__Source document__:

Hei, I'm YFU Czech to Finland exchange student and this is a blog about my exchange year. Feel free to ask about anything :)


March 1, 2011

It’s not the end of the world… but I can see it from here?

PANIC! The end is coming! Aaaaaaa!!
almost the end of the world, isn't it?
No, really – it sounds unbelievable, but my time of being an exchange student (=the time of being amazing and extraordinary chump who never knows what to do and where to go) is getting shorter and shorter. Well, let’s admit that I’m just that type of person who always sees glass half empty rather than half full (in fact, even when it’s full I see it 10/10 empty), so I still have some 4 months left, but anyway. And of course there are still people who remind me of the running time, like my parents, grandparents and friends from Czech Republic. You know - it’s nice to know that you can’t wait till I annoy you all day long again, but who has ever said I actually WANT to be back? In this moment I feel more like franticly hugging my exchange year, screaming “DON’T TAKE IT AWAY FROM ME YET!!”.

one of the new experiences - "ice swimming"
Because that’s just it – doesn’t matter what my exchange has been like, I just don’t want this special experience to end. Of course, it hasn’t always been a walk in rose garden (or maybe was, but sometimes it felt like walking through the rose bushes), there were bad days or even weeks (no, dear YFU, it WASN’T culture shock for god shake!), unkind people and unpleasant experiences. I have learnt A LOT about myself (for example that I don’t know a thing about my own country) and found out what I want and mainly don’t want to be like. I don’t want to be moody anymore and anyone hit me if I’m ever uncaring, self-centered and ruthless to somebody who loves me…because I went through kinda “relationship” (which wasn’t relationship at all, but let’s just call it this way for now as I don’t want to be more detailed) with such a guy and I can say only this: NEVER AGAIN!!(of course you have the right to mention this the next time I'm crying for some other idiot) So just to make a summary – even from every bad experience I’ve learnt so much for my future life that in the end I’m not even sure if I feel so sorry for it (well, I still feel like hitting somebody and spitting into somebody’s face, but isn’t that just the ‘southern’ temperament after all?).

Records from a dataset:
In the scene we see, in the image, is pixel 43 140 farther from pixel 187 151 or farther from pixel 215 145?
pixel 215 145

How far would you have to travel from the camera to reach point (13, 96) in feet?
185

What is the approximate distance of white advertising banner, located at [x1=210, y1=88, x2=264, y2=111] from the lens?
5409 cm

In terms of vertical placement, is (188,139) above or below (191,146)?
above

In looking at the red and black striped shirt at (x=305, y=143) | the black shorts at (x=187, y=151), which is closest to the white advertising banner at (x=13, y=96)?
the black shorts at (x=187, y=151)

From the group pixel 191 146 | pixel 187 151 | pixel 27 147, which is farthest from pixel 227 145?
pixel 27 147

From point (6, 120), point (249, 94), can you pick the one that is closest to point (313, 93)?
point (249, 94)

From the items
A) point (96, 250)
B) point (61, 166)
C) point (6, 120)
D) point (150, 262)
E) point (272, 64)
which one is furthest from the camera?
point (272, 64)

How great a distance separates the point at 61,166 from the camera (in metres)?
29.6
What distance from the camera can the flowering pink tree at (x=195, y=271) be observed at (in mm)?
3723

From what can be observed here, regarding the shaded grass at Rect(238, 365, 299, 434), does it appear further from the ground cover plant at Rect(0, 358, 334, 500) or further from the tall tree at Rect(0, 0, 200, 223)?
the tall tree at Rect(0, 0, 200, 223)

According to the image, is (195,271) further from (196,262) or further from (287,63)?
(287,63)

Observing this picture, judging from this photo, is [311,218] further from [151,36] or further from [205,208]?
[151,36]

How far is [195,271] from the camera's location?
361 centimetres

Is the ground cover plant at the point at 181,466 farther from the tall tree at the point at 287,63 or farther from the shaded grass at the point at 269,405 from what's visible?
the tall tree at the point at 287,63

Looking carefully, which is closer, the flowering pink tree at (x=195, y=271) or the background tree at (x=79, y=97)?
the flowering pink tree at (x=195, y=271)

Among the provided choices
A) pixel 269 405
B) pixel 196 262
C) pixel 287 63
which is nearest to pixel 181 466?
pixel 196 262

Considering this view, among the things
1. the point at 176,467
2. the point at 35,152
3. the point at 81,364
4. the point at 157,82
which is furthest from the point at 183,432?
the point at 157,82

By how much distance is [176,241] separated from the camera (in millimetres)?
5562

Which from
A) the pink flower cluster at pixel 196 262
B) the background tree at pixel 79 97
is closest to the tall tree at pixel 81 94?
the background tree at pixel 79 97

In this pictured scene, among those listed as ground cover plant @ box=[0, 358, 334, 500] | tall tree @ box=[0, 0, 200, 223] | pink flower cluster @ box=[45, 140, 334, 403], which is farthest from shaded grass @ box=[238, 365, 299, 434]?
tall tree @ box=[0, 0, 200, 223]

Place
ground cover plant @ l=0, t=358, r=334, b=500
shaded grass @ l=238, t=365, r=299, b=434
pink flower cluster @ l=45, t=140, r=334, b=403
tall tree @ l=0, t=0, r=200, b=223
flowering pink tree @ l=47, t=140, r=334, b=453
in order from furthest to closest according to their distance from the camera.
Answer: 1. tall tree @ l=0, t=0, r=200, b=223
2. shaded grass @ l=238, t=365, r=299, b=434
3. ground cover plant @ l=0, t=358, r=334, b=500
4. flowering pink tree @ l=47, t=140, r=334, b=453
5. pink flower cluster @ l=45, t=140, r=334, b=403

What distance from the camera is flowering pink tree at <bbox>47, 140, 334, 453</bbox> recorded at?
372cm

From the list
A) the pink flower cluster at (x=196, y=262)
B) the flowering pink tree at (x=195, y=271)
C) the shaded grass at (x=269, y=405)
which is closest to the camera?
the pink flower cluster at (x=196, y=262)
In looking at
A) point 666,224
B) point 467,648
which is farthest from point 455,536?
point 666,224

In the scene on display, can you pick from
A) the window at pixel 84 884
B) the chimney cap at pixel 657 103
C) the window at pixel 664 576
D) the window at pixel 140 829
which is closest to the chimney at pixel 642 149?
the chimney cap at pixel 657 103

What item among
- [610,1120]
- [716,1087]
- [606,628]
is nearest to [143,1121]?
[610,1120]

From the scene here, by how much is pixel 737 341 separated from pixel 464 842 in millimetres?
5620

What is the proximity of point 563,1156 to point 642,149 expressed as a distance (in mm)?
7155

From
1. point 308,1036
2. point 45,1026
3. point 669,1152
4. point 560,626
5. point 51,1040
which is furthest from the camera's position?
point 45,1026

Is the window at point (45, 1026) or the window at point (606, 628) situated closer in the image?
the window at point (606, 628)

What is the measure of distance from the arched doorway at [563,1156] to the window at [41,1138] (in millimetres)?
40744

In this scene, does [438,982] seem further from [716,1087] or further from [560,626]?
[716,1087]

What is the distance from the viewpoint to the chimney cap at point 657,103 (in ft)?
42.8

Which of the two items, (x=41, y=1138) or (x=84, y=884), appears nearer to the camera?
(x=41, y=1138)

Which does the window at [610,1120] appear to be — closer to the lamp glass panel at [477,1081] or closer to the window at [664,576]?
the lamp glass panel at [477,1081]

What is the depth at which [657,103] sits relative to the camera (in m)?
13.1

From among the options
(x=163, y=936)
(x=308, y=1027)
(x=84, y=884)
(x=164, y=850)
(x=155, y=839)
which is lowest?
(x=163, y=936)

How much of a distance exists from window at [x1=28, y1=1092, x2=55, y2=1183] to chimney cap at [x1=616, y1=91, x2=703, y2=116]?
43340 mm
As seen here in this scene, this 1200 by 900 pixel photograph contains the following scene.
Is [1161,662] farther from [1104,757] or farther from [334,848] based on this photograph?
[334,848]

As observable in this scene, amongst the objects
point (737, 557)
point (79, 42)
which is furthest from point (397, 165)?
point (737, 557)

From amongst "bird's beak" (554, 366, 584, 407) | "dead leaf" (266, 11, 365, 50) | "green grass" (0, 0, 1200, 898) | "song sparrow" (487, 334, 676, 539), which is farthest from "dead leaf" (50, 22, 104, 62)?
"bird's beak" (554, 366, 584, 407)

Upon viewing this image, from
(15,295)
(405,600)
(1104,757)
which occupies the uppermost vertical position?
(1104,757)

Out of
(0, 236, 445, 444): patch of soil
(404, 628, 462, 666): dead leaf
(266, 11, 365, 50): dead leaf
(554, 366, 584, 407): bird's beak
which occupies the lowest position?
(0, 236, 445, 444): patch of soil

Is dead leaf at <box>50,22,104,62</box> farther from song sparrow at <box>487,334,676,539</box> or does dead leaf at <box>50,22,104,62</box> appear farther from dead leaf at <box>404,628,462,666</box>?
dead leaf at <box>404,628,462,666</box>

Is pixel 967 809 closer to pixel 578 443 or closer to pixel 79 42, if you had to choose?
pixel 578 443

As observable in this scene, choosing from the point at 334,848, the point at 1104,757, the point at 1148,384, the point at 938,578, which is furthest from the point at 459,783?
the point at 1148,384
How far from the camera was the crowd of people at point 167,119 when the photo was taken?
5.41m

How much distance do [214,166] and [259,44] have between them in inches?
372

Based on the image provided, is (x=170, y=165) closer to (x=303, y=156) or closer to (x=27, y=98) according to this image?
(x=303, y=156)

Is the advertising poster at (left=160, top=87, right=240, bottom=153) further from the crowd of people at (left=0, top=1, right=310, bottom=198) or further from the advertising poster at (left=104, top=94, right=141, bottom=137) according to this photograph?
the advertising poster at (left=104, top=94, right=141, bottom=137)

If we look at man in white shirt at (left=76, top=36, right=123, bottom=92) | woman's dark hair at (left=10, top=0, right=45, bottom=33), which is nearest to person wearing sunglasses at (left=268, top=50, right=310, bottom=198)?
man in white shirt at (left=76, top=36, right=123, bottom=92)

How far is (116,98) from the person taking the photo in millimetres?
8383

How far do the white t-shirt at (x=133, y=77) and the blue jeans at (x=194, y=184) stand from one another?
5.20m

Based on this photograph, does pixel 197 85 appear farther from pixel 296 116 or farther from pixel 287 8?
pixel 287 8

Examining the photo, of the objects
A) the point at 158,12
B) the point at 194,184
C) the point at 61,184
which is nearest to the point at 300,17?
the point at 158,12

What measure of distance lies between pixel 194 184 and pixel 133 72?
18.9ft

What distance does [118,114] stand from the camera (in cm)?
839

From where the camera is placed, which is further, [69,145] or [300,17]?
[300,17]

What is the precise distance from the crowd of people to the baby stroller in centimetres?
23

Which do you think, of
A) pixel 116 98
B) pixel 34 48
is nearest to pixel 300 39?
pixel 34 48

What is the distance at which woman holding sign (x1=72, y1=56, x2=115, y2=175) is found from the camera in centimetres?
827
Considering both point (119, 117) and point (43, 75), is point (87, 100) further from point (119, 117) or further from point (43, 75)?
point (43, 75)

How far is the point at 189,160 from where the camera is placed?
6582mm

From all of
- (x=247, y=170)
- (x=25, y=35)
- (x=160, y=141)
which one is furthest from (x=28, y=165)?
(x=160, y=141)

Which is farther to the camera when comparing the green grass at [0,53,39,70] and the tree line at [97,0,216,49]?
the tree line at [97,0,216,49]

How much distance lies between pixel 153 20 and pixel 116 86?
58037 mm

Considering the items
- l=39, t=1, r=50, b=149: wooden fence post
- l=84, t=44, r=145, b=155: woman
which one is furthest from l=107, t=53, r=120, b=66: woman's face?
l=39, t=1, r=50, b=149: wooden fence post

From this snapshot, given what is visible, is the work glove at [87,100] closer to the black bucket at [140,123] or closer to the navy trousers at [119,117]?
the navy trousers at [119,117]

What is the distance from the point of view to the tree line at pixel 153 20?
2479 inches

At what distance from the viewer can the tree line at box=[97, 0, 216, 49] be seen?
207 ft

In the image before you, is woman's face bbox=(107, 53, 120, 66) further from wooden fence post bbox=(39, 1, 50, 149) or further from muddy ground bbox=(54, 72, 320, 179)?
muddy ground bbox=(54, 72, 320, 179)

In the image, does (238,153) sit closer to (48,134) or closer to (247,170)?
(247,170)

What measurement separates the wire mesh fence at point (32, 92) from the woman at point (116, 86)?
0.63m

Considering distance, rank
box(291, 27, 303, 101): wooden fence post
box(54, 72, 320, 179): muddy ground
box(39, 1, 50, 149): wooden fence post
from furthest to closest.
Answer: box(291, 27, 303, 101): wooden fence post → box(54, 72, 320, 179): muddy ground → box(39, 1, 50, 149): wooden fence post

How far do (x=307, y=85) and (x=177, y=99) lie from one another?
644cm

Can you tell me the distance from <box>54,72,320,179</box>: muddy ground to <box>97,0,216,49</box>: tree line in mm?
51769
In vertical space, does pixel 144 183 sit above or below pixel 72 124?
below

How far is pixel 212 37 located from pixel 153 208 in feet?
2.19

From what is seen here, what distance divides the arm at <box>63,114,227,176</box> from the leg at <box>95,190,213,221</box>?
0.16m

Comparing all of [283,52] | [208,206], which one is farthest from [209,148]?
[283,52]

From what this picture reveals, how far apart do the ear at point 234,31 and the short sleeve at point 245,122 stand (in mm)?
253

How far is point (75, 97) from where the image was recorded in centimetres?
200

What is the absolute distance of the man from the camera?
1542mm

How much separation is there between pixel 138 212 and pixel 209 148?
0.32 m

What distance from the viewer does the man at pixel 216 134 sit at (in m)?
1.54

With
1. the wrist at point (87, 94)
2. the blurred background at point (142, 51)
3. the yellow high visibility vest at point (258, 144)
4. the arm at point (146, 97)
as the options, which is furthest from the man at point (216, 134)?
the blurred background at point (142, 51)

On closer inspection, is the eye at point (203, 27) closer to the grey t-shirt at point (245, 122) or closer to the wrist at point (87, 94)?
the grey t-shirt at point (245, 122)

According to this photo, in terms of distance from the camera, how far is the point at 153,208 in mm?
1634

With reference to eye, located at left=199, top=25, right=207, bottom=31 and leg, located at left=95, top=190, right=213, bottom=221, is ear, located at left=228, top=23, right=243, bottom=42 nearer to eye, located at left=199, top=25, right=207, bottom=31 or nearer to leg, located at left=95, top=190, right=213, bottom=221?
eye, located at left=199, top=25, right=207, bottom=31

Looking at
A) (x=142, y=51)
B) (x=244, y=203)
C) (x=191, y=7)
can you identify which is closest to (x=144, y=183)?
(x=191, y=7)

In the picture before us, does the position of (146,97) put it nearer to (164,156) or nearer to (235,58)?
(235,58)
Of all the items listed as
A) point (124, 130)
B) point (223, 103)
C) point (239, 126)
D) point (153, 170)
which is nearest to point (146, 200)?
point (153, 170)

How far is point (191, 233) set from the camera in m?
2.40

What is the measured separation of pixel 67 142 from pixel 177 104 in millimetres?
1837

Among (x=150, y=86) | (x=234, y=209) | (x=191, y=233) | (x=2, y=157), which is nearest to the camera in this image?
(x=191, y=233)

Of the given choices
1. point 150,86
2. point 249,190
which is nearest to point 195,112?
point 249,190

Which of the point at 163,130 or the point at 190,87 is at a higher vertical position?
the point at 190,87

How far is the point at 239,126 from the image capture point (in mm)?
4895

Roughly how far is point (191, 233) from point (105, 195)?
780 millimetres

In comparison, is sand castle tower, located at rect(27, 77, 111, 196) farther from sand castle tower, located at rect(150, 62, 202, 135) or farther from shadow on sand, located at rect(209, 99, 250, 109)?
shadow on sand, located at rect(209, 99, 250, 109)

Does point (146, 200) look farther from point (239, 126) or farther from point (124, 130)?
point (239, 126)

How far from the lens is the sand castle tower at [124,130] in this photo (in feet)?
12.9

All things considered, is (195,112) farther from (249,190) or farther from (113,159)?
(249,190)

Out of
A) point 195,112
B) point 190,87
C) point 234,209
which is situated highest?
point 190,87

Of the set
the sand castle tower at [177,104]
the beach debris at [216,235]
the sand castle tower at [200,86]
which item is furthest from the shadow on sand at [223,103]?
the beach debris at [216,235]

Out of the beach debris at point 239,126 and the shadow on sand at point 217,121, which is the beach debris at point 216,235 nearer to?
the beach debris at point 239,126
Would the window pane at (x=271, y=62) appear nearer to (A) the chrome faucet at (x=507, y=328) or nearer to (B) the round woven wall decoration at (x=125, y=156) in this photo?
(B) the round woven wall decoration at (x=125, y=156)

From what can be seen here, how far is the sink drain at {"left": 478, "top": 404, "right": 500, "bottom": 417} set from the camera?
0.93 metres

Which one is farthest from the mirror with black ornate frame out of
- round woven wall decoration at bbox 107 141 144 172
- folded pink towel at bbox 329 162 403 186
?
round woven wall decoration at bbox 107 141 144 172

__Request A__:
Answer these questions using the blog post above:
(i) What date is given for the post?
(ii) How much time does the writer say is still left in the exchange year?
(iii) What does the writer give as an example of having learned something about themselves?
__Request B__:
Print the passage of the blog post that runs from "Hei, I'm YFU" up to and including "it from here?".

__Expected answer A__:
(i) March 1, 2011.
(ii) Some four months.
(iii) That the writer does not know a thing about their own country.

__Expected answer B__:
Hei, I'm YFU Czech to Finland exchange student and this is a blog about my exchange year. Feel free to ask about anything :)


March 1, 2011

It’s not the end of the world… but I can see it from here?